Let’s Talk sponsored by an IT Executive Coaching and Advisory practice targeting CIO’s challenge of leading and delivering business solutions with a focus on effective people and process capabilities. Discover the possibilities by scheduling a complimentary strategy session with Mary Patry. 

Four IT Spend Questions in Need of Answers

Four IT Spend Questions in Need of Answers

Effective IT management is not necessarily about spending less – or more; it’s about allocating dollars, resources, and talent wisely and monitoring for benefits realization on many fronts.

Surprisingly, many IT organizations do not harvest the data nor have disciplines in place to readily answer a few seemingly easy questions about their IT investments:

  1. Where are our IT dollars, resources, and talent deployed today?
  2. Do we have the data and processes in place to present a business view of IT investments?
  3. How do our IT resource allocations, costs, and performance compare to others in the industry, especially top performers?
  4. Are our IT investments aligned to business objectives?

Although closing in on the answers may be a never-ending journey, Martha Hein, one of ITeffectivity’s Executive Advisors and a Cost Management extraordinaire, outlines the steps you can take to get there

Let’s get started!

1. Where are our IT dollars, resources, and talent deployed today?

Running the Business of IT depends on the timely availability, analysis, and understanding of quantifiable IT financial and operations data.

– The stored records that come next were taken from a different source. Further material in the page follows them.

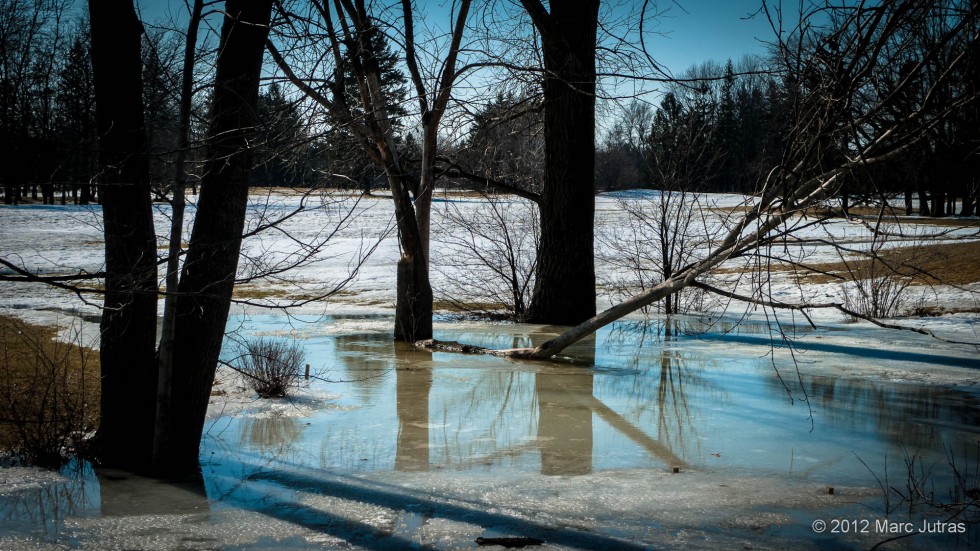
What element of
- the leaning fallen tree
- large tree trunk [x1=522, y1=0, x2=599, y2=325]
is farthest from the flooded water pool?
large tree trunk [x1=522, y1=0, x2=599, y2=325]

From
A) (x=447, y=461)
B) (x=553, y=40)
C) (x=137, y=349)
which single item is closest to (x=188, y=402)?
(x=137, y=349)

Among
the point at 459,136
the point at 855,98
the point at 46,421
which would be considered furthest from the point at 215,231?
the point at 459,136

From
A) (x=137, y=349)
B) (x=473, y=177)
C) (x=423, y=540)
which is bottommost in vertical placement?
(x=423, y=540)

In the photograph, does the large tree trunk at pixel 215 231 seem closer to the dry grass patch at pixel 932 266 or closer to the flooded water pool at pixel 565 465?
the flooded water pool at pixel 565 465

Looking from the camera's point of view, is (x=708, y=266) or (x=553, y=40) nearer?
(x=708, y=266)

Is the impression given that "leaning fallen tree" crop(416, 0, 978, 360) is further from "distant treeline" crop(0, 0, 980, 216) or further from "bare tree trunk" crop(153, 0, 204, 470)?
"bare tree trunk" crop(153, 0, 204, 470)

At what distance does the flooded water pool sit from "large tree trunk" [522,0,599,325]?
329 cm

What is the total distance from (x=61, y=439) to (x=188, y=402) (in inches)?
53.3

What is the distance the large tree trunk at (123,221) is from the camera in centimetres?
569

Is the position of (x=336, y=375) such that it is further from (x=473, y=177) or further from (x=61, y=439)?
(x=473, y=177)

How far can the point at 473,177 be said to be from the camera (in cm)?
1362

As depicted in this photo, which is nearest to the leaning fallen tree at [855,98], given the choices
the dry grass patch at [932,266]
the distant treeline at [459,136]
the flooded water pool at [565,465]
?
the distant treeline at [459,136]

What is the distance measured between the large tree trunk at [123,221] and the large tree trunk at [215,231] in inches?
10.8

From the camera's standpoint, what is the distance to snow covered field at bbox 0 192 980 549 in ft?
16.0
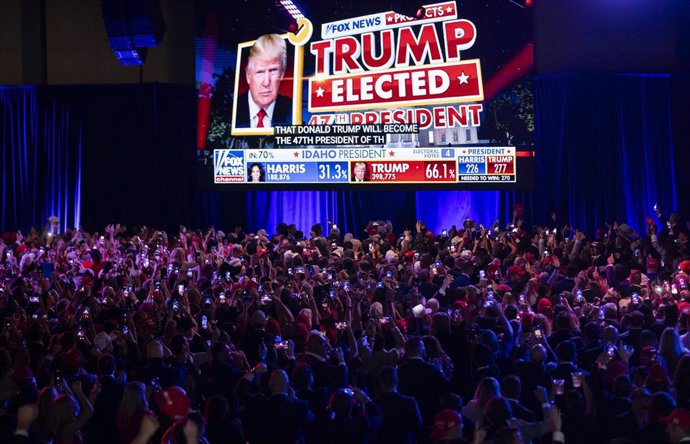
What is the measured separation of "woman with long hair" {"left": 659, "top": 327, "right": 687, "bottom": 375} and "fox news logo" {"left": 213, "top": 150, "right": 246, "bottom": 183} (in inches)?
464

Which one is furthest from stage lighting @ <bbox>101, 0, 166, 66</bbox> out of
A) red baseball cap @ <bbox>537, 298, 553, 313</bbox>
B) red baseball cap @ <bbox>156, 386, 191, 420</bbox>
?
red baseball cap @ <bbox>156, 386, 191, 420</bbox>

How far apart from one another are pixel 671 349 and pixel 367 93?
11.2 metres

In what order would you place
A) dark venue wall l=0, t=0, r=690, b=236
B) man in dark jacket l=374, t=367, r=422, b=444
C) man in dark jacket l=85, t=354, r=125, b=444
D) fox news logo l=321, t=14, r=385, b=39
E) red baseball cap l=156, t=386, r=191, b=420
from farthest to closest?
dark venue wall l=0, t=0, r=690, b=236
fox news logo l=321, t=14, r=385, b=39
man in dark jacket l=85, t=354, r=125, b=444
man in dark jacket l=374, t=367, r=422, b=444
red baseball cap l=156, t=386, r=191, b=420

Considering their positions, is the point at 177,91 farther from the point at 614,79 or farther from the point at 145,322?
the point at 145,322

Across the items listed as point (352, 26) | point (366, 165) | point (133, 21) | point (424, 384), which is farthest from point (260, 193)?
point (424, 384)

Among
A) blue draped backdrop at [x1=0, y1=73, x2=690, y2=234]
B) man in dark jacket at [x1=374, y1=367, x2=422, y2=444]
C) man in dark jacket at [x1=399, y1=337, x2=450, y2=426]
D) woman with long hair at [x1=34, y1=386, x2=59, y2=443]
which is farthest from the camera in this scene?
blue draped backdrop at [x1=0, y1=73, x2=690, y2=234]

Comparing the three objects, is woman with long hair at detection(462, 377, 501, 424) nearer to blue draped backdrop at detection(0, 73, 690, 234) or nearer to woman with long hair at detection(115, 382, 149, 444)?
woman with long hair at detection(115, 382, 149, 444)

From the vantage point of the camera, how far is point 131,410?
17.5 ft

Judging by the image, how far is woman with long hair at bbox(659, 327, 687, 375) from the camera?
255 inches

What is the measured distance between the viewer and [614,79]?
1786 centimetres

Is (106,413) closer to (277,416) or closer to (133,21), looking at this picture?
(277,416)

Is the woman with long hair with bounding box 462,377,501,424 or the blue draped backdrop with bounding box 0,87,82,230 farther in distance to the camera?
the blue draped backdrop with bounding box 0,87,82,230

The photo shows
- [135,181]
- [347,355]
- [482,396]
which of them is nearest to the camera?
[482,396]

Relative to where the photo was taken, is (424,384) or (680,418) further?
(424,384)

To demonstrate benefits realization and the value being delivered to the business, IT must first be able to communicate what services are being provided, at what cost and for what return. The first step to answering this question is to compile your data into a scalable model. Data sources include extracts from your financial systems (actual spend by GL and Cost Center, fixed asset registers, prepaid services balance sheets, Purchase Orders, etc.), HR, Payroll and Timekeeping systems as well as IT systems (Active Directory, CMDB, Infrastructure and Applications Monitoring, Service Ticketing, etc.).

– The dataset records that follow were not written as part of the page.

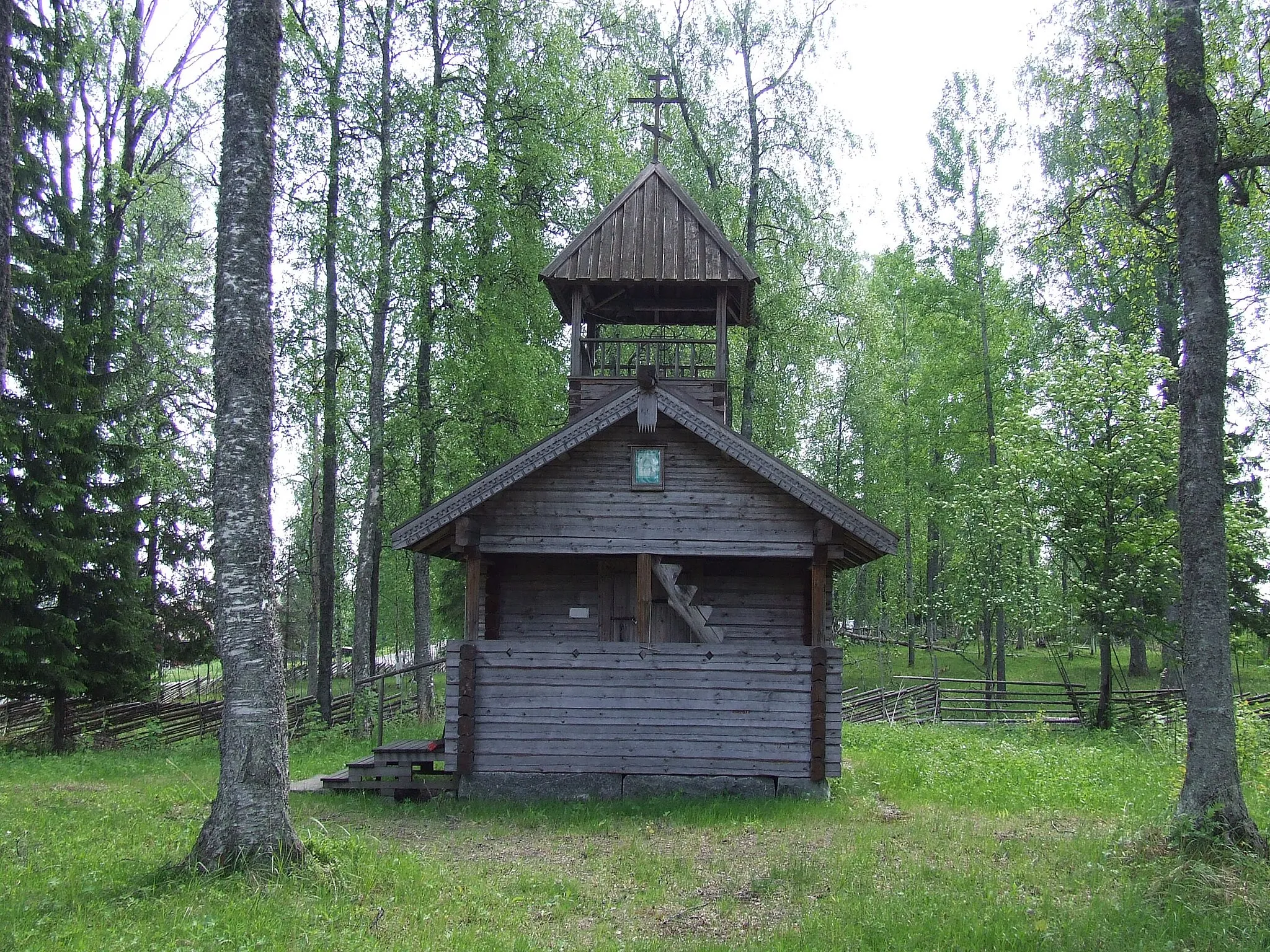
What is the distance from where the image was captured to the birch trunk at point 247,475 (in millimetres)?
7566

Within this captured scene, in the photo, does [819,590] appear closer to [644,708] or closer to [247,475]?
[644,708]

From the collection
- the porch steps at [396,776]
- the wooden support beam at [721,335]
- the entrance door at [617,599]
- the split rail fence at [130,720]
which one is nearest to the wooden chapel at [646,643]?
the porch steps at [396,776]

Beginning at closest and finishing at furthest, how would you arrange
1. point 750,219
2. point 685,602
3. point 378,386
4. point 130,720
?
point 685,602, point 378,386, point 130,720, point 750,219

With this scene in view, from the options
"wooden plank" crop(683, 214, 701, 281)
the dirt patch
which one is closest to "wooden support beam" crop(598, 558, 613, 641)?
the dirt patch

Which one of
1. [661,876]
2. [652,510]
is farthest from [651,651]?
[661,876]

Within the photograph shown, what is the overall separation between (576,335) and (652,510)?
364 cm

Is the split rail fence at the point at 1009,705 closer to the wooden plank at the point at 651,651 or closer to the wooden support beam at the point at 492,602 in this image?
the wooden plank at the point at 651,651

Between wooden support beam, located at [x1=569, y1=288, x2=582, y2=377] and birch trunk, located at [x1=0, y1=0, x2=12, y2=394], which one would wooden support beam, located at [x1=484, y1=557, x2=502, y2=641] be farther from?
birch trunk, located at [x1=0, y1=0, x2=12, y2=394]

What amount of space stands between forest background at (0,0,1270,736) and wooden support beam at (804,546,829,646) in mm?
4703

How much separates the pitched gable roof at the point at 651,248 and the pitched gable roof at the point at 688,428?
9.95 ft

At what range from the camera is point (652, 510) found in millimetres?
13203

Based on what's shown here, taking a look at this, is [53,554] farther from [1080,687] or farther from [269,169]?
[1080,687]

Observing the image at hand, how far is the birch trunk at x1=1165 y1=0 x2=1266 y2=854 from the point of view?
312 inches

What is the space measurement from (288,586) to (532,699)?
29431 mm
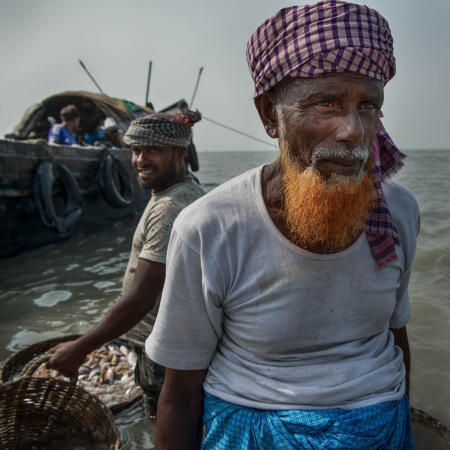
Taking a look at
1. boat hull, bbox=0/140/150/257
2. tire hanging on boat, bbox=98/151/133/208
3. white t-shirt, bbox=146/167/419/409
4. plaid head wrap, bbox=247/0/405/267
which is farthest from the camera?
tire hanging on boat, bbox=98/151/133/208

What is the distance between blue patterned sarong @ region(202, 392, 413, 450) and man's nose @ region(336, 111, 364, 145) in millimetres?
840

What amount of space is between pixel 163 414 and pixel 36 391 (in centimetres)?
131

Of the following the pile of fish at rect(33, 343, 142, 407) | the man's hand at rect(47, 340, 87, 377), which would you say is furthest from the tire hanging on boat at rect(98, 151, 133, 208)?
the man's hand at rect(47, 340, 87, 377)

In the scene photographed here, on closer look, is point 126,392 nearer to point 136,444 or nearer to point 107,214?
point 136,444

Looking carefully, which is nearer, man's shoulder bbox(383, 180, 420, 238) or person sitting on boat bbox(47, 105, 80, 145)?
man's shoulder bbox(383, 180, 420, 238)

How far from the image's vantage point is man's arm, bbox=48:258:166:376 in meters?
2.38

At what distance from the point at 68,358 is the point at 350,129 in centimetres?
201

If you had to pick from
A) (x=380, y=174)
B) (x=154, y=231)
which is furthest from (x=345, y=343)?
(x=154, y=231)

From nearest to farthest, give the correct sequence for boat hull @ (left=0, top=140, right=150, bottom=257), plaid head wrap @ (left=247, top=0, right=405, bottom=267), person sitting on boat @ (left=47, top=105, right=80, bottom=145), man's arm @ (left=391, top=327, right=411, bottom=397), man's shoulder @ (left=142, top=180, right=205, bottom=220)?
plaid head wrap @ (left=247, top=0, right=405, bottom=267), man's arm @ (left=391, top=327, right=411, bottom=397), man's shoulder @ (left=142, top=180, right=205, bottom=220), boat hull @ (left=0, top=140, right=150, bottom=257), person sitting on boat @ (left=47, top=105, right=80, bottom=145)

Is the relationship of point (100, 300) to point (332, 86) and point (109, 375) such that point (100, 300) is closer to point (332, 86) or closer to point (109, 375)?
point (109, 375)

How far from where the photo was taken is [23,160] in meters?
7.30

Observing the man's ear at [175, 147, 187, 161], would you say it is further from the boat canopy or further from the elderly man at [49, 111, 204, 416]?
the boat canopy

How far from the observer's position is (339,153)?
130cm

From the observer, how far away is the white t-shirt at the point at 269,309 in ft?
4.51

Data models are useful tools to measure how your dollars, resources, and talent are being spent today and may elucidate how these might be more profitably spent tomorrow. Data models and taxonomies vary, but the Technology Business Management (TBM) Council1 provides an excellent public domain example of the inputs required to gather the foundational data necessary to answer this question.

This data provides the first building blocks required for transparent fact-based communications between IT and business leaders.

2. Do we have the data and processes in place to present a business view of IT investments?

As stated above, the IT Financial and IT Functional views of your IT investments are the first building blocks used for running the Business of IT. The endgame, however, is to have a clear Business view of IT investments. To create a Business view, you must reframe IT investments from a business perspective. Arriving at a Business view requires additional analysis of the above data and may require other inputs.

Business leaders are interested in achieving operational excellence and realizing profitable growth, innovation, and transformation for their organizations. To deliver optimal value to the businesses they serve, IT organizations must proactively manage their investments and services portfolios to become enablers, or better yet, drivers of these business objectives. From a Business perspective, running effective and efficient day-to-day IT operations is merely to provide a commodity service.

Demonstrate you do more than keep the lights on by enhancing your data model to enable you to report on IT investments along business dimensions.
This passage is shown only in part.